O que se pede:
[1] Atualize o trecho da página que começa em "Ciclo Ruy Duarte de Carvalho no" e prossegue até "Galeria Mário Cesariny.", trocando "Sala de Ensaio" por "Pequeno Auditório".
[2] Explique, segundo a página, por que razão a História não bastava para compreender o material dos documentários.

Ciclo Ruy Duarte de Carvalho no Centro Cultural de Belém
CICLO RUY DUARTE DE CARVALHO
ATÉ 17 FEVEREIRO 2008
CENTRO CULTURAL DE BELÉM
13 FEV
Quarta-feira, Sala de Ensaio, 21h
Preço: 2€
NELISITA: NARRATIVAS NYANEKA
14 FEV
Quinta-feira, Sala de Ensaio, 21h
Preço: 2€
MOIA: O RECADO DAS ILHAS
O cinema de Ruy Duarte de Carvalho será apresentado em dois diferentes suportes: a projecção das duas longas-metragens de ficção que realizou, Nelisita: narrativas nyaneka, de 1982, e Moia: o recado das ilhas, de 1989, e a apresentação dos seus documentários, no âmbito da exposição que decorrerá na Galeria Mário Cesariny.
CINEMA E ANTROPOLOGIA PARA ALÉM DO FILME ETNOGRÁFICO
RUY DUARTE DE CARVALHO
Ao longo dos 3000km percorridos desde Luanda até ao interior do deserto do Namibe, havíamos atravessado quatro das nove áreas linguísticas do país e nada menos de quinze populações etnicamente diferenciáveis. Desta viagem resultaria uma série de documentários cuja estruturação e montagem nos impuseram uma reflexão que muito rapidamente nos conduziria para além do domínio do cinema. Para realizar um trabalho adaptado à realidade nacional impunha-se-nos assumir uma consciência alargada ao conjunto das componentes que faziam da totalidade do país o lugar de uma única euforia. Uma euforia perante a qual, no entanto, nós não podíamos deixar de experimentar um sentimento ambíguo de encantamento e de angústia, espanto e entusiasmo, tão numerosas e particulares se revelavam as suas expressões locais. Tornava-se-nos claro, assim, que deveríamos levar o nosso esforço de esclarecimento para além da simples tomada de consciência que animava então todos quantos se achavam em condições de ler e de informar-se. De facto, se a História nos ajudava a compreender algumas das particularidades detectadas nos 1.250.000 km2 de território nacional, nomeadamente as que resultavam de um desenvolvimento desigual das forças produtivas, como tinha passado a dizer-se então, ela não se mostrava suficientemente operatória para prover à compreensão das diferenças de ordem cultural que se nos deparavam cada vez que nos víamos confrontados ao material que desfilava na mesa da montagem.

Dados fornecidos:
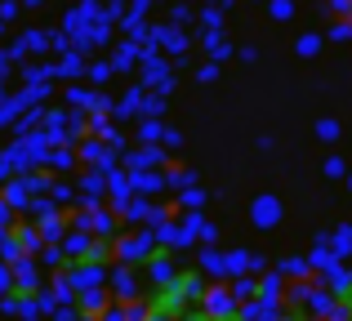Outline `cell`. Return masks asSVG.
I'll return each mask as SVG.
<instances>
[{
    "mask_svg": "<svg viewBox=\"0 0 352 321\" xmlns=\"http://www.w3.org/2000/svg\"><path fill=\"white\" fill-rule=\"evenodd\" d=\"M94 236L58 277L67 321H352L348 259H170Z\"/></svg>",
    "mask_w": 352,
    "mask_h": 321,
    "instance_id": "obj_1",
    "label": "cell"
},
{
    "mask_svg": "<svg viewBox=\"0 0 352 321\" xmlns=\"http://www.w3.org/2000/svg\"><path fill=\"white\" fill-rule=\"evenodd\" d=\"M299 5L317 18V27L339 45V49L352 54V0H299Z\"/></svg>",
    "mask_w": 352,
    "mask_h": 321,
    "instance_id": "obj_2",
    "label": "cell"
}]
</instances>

--

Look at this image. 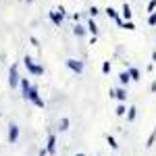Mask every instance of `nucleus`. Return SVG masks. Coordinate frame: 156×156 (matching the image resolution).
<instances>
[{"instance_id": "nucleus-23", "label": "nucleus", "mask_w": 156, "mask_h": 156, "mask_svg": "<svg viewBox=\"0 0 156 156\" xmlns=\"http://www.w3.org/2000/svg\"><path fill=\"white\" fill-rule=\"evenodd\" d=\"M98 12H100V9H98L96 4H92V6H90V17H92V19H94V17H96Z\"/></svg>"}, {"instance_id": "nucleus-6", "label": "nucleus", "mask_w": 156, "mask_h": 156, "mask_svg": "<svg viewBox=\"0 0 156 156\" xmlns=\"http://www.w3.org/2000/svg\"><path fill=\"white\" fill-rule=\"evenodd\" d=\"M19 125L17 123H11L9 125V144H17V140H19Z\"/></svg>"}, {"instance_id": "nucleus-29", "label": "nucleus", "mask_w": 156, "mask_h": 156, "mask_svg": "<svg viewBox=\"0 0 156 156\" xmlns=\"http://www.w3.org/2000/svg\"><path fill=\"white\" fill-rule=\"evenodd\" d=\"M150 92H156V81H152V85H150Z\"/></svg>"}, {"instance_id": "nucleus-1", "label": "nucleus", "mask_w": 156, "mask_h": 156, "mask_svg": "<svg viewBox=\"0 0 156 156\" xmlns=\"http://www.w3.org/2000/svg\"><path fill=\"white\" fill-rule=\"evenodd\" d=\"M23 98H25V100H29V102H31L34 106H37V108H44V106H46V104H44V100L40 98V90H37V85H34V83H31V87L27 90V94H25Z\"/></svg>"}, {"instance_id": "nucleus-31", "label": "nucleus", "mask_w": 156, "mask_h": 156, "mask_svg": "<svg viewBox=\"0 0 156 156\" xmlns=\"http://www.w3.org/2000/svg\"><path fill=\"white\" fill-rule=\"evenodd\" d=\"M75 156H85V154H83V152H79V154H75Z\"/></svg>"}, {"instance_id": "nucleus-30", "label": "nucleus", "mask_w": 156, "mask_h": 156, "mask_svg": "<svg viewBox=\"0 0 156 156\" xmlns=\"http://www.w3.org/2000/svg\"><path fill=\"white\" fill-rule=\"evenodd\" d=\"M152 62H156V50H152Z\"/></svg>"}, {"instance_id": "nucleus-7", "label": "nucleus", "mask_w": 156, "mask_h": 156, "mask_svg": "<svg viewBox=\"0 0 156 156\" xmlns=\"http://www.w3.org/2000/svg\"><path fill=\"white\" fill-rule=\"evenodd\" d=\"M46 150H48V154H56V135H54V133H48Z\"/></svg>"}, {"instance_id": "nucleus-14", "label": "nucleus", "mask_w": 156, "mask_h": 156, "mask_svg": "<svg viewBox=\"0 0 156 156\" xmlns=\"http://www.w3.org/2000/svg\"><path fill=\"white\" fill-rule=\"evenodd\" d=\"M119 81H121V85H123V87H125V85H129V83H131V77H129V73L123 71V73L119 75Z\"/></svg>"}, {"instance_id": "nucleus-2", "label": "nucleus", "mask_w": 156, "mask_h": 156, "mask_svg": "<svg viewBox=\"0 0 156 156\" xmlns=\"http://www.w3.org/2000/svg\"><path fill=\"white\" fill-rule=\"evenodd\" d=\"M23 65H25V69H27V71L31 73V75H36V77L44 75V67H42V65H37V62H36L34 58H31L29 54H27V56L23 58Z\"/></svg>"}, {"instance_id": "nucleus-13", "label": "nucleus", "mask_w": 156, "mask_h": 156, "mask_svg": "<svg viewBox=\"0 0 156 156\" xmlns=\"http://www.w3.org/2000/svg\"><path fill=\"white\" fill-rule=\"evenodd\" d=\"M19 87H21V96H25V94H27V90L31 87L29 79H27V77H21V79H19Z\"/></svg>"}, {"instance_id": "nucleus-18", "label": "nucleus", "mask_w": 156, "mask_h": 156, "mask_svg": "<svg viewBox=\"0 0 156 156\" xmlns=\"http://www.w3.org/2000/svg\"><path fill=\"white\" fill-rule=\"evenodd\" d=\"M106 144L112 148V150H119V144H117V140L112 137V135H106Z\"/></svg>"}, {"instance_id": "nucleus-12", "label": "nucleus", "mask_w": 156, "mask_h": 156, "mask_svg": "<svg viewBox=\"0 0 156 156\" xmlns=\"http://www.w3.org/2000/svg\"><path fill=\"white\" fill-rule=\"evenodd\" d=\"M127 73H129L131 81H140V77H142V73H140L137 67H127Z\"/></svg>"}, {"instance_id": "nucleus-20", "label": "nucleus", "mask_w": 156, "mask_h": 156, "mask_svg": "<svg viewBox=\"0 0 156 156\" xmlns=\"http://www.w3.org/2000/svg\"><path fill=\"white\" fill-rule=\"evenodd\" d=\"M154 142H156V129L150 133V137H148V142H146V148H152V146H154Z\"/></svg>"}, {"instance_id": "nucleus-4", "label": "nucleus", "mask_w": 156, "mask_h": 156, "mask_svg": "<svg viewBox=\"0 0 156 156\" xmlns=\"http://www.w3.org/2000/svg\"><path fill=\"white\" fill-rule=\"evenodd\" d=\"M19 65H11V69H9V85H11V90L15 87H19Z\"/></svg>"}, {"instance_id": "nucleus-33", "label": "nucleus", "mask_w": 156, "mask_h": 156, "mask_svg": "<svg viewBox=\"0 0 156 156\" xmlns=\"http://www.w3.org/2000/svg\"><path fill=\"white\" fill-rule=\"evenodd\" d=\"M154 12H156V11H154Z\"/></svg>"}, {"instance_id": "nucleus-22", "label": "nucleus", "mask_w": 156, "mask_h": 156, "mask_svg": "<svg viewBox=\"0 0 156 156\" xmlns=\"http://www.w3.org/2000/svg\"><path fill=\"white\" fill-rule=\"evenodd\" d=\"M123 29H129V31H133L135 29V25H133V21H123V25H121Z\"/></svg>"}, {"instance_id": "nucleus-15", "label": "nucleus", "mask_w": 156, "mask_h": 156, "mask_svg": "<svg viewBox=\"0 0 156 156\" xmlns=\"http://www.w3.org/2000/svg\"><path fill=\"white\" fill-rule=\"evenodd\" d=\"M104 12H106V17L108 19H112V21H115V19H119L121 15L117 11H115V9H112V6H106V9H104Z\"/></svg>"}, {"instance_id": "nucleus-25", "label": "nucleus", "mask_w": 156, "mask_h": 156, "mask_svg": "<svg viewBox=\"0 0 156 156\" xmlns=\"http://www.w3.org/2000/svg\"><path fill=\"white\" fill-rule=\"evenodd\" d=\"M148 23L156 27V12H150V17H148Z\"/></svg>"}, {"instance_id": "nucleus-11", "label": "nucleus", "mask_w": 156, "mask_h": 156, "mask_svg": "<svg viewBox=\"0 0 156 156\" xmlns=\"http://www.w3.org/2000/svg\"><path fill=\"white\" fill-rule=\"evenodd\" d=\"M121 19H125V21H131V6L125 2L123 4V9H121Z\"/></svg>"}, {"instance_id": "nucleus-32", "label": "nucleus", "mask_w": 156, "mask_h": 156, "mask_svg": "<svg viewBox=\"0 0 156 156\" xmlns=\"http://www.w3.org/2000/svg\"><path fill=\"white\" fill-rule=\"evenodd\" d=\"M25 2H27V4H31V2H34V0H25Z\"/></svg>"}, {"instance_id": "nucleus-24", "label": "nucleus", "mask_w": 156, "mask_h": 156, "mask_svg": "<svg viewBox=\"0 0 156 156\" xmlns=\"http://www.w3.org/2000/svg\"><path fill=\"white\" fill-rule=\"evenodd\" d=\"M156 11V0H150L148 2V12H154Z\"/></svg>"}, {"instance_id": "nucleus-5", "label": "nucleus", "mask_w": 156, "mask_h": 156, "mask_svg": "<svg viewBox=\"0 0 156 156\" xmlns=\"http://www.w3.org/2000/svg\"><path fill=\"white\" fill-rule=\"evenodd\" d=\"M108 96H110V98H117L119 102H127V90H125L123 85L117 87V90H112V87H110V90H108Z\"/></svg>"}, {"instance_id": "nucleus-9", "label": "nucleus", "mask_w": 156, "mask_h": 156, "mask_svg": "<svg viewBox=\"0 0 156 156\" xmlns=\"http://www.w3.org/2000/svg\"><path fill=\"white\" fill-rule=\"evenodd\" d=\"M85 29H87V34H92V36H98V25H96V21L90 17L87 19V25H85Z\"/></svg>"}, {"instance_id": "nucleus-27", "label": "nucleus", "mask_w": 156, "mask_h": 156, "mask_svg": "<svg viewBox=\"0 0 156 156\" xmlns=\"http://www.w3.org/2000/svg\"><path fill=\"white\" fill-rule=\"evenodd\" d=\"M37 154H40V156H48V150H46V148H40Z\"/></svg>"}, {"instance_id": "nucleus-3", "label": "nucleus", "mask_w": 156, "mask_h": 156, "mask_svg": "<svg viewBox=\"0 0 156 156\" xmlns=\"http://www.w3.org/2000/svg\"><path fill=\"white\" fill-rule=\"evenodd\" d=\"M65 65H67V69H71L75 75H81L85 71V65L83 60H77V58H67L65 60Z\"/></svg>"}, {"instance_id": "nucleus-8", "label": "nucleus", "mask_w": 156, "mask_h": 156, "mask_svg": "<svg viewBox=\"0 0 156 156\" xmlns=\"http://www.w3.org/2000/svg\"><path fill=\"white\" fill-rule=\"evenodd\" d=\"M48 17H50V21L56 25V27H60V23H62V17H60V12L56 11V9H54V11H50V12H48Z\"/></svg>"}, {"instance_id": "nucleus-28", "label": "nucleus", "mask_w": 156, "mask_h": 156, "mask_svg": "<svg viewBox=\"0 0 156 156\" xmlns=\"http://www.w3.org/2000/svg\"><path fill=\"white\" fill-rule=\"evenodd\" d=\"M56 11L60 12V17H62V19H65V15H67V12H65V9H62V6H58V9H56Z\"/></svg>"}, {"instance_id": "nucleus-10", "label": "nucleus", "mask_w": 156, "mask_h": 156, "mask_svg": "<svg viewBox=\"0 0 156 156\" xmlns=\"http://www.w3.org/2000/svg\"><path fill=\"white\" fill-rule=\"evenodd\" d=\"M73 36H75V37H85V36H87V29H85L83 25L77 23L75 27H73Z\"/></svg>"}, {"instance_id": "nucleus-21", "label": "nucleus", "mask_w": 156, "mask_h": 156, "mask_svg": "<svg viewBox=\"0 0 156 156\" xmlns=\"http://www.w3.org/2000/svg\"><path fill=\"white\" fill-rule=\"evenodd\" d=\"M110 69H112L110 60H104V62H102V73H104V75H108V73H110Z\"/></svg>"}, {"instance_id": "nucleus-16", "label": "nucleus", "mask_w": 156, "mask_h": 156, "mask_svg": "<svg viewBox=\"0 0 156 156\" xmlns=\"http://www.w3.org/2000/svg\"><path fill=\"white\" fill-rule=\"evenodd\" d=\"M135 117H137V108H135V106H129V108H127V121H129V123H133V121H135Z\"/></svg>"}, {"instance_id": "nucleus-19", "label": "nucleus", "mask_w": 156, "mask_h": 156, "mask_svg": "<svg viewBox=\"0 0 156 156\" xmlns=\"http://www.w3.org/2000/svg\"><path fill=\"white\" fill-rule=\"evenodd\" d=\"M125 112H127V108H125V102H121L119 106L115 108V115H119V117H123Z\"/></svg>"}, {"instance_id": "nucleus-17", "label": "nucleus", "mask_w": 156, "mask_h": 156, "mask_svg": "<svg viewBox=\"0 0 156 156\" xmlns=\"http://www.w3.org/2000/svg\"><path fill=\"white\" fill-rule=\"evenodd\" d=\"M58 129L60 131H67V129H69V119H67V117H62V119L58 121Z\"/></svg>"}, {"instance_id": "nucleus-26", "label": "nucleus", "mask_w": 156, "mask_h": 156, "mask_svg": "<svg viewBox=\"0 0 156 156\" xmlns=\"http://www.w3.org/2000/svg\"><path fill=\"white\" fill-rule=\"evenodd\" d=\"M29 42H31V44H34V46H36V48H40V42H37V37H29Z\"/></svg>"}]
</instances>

Lista de soluções:
[1]
Ciclo Ruy Duarte de Carvalho no Centro Cultural de Belém
CICLO RUY DUARTE DE CARVALHO
ATÉ 17 FEVEREIRO 2008
CENTRO CULTURAL DE BELÉM
13 FEV
Quarta-feira, Pequeno Auditório, 21h
Preço: 2€
NELISITA: NARRATIVAS NYANEKA
14 FEV
Quinta-feira, Pequeno Auditório, 21h
Preço: 2€
MOIA: O RECADO DAS ILHAS
O cinema de Ruy Duarte de Carvalho será apresentado em dois diferentes suportes: a projecção das duas longas-metragens de ficção que realizou, Nelisita: narrativas nyaneka, de 1982, e Moia: o recado das ilhas, de 1989, e a apresentação dos seus documentários, no âmbito da exposição que decorrerá na Galeria Mário Cesariny.

[2] A História ajudava a compreender algumas particularidades detetadas no território nacional, nomeadamente as que resultavam de um desenvolvimento desigual das forças produtivas. Contudo, não se mostrava suficientemente operatória para a compreensão das diferenças de ordem cultural que surgiam sempre que se confrontavam com o material na mesa da montagem.